Title: On-farm evaluation of three different hatchery sources of Pacific white shrimp (Litopenaeus vannamei) cultured in on-levee tanks in low salinity waters of west Alabama

Author
item Roy, Luke - AUBURN UNIVERSITY
item Teichert-coddington, David - AUBURN UNIVERSITY
item Dahl, Sunni - AUBURN UNIVERSITY
item Beck, Benjamin
item Shoemaker, Craig
item Whitis, Gregory - AUBURN UNIVERSITY
item James, Jesse - AUBURN UNIVERSITY

Submitted to: Journal of Applied Aquaculture
Publication Type: Peer Reviewed Journal
Publication Acceptance Date: 4/29/2019
Publication Date: 5/20/2019
Citation: Roy, L.A., Teichert-Coddington, D., Dahl, S., Beck, B.H., Shoemaker, C.A., Whitis, G.N., James, J. 2019. On-farm evaluation of three different hatchery sources of Pacific white shrimp (Litopenaeus vannamei) cultured in on-levee tanks in low salinity waters of west Alabama. Journal of Applied Aquaculture. https://doi.org/10.1080/10454438.2019.1614510.
DOI: https://doi.org/10.1080/10454438.2019.1614510

Interpretive Summary: Inland, low salinity shrimp farmers in west Alabama, that produce the Pacific white shrimp, Litopenaeus vannamei, have recently reported abnormally low survivals at harvest. Reduced survival has also been reported by farms in Florida and Texas. Multiple theories exist as to the cause of increased mortality including disease, toxic algae blooms, water quality, shrimp source, and reduced robustness of shrimp in later stages of production. To compare performance of shrimp from different sources, shrimp were obtained from three different hatcheries and stocked on the same day in three different flow-through systems. One tank system (TS) was installed on one farm (Farm 1-TS) and two systems were installed on two different pond banks of another farm (Farm 2-TS1; Farm 2-TS2). Following 107 days of culture on Farm 2-TS1 and Farm 2-TS2 there were no differences in survival (72.8 – 91.2 %) or final weight (19.8 – 24.6 g) among shrimp sourced from three different hatcheries. At Farm 1-TS, following 111 days of culture there were differences in survival from shrimp sourced from one hatchery (40.5%) compared to the other two hatcheries (61.0 – 69.8%). A large percentage of the mortality in the trial occurred in the first thirty days for two of the tank systems (Farm 2-TS1 and Farm 1-TS). Results of this trial demonstrate that while hatchery source did influence survival on one farm, overall performance was acceptable from all three sources compared to performance of shrimp reared in the production ponds in which the tank systems were housed and drawing water.
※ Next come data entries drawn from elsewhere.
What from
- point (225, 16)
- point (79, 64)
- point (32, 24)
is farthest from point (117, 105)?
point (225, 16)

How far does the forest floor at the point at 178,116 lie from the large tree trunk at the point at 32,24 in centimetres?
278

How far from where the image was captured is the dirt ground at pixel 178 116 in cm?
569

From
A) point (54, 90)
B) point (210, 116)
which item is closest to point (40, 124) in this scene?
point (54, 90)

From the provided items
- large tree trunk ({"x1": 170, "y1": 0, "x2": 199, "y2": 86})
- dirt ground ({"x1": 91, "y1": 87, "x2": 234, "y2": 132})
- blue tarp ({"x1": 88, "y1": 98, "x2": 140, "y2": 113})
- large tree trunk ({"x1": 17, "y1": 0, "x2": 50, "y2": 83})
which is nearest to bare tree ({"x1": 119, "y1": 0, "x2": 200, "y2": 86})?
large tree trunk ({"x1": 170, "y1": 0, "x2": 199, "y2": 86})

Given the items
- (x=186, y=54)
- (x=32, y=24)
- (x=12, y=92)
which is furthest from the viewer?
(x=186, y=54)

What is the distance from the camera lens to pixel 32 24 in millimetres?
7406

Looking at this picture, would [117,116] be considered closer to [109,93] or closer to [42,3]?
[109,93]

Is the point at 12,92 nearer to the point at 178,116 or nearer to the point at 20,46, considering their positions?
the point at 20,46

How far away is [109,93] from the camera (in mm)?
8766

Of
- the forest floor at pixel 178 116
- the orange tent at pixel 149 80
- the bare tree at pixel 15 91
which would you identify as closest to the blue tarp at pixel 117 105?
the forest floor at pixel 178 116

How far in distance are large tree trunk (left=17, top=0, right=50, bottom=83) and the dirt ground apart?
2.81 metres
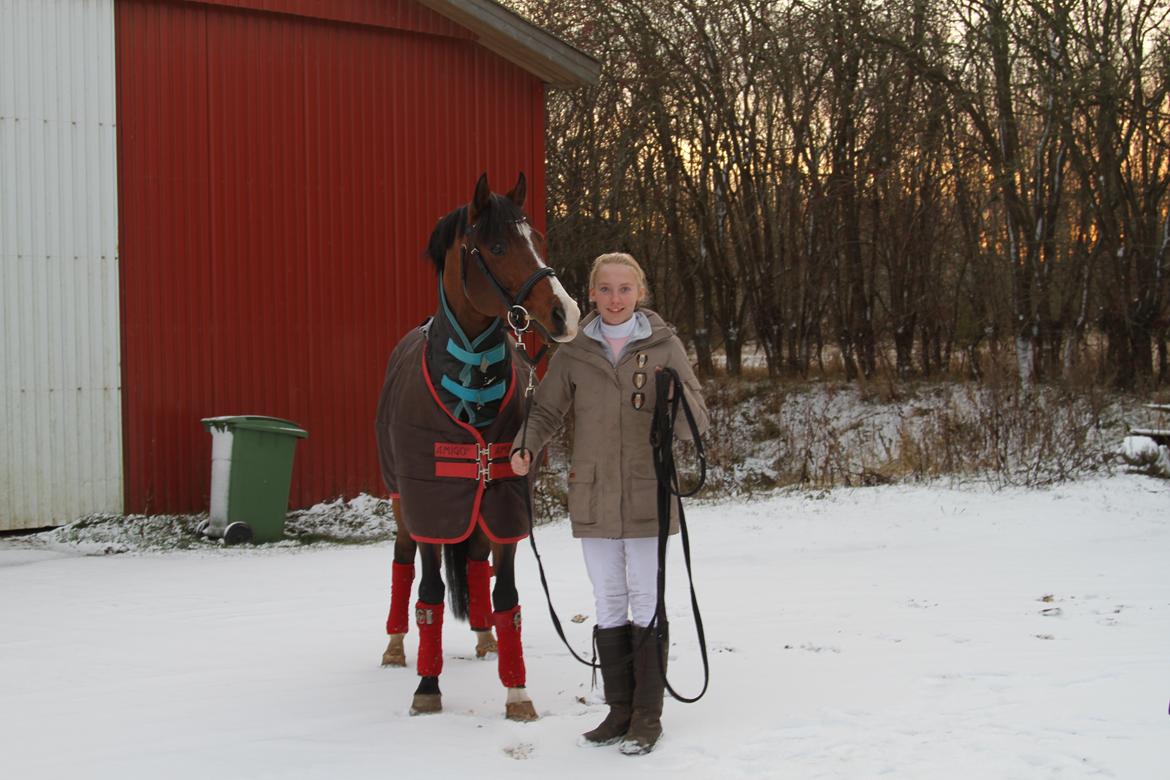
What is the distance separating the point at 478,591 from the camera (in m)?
4.80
Technical Abstract: Inland, low salinity shrimp farmers in west Alabama, that produce the Pacific white shrimp, Litopenaeus vannamei, have recently reported abnormally low survivals at harvest. Reduced survival has also been reported by farms in Florida and Texas. Multiple theories exist as to the cause of increased mortality including disease, toxic algae blooms, water quality, shrimp source, and reduced robustness of shrimp in later stages of production. To compare performance of shrimp from different sources, shrimp were obtained from three different hatcheries and stocked on the same day in three different flow-through systems. One tank system (TS) was installed on one farm (Farm 1-TS) and two systems were installed on two different pond banks of another farm (Farm 2-TS1; Farm 2-TS2). Following 107 days of culture on Farm 2-TS1 and Farm 2-TS2 there were no differences in survival (72.8 – 91.2 %) or final weight (19.8 – 24.6 g) among shrimp sourced from three different hatcheries. At Farm 1-TS, following 111 days of culture there were differences in survival from shrimp sourced from one hatchery (40.5%) compared to the other two hatcheries (61.0 – 69.8%). A large percentage of the observed mortality in the trial occurred in the first thirty days for two of the tank systems (Farm 2-TS1 and Farm 1-TS). Results of this trial demonstrate that while hatchery source did influence survival on one farm, overall performance was acceptable from all three sources compared to performance of shrimp reared in the production ponds in which the tank systems were housed and drawing water.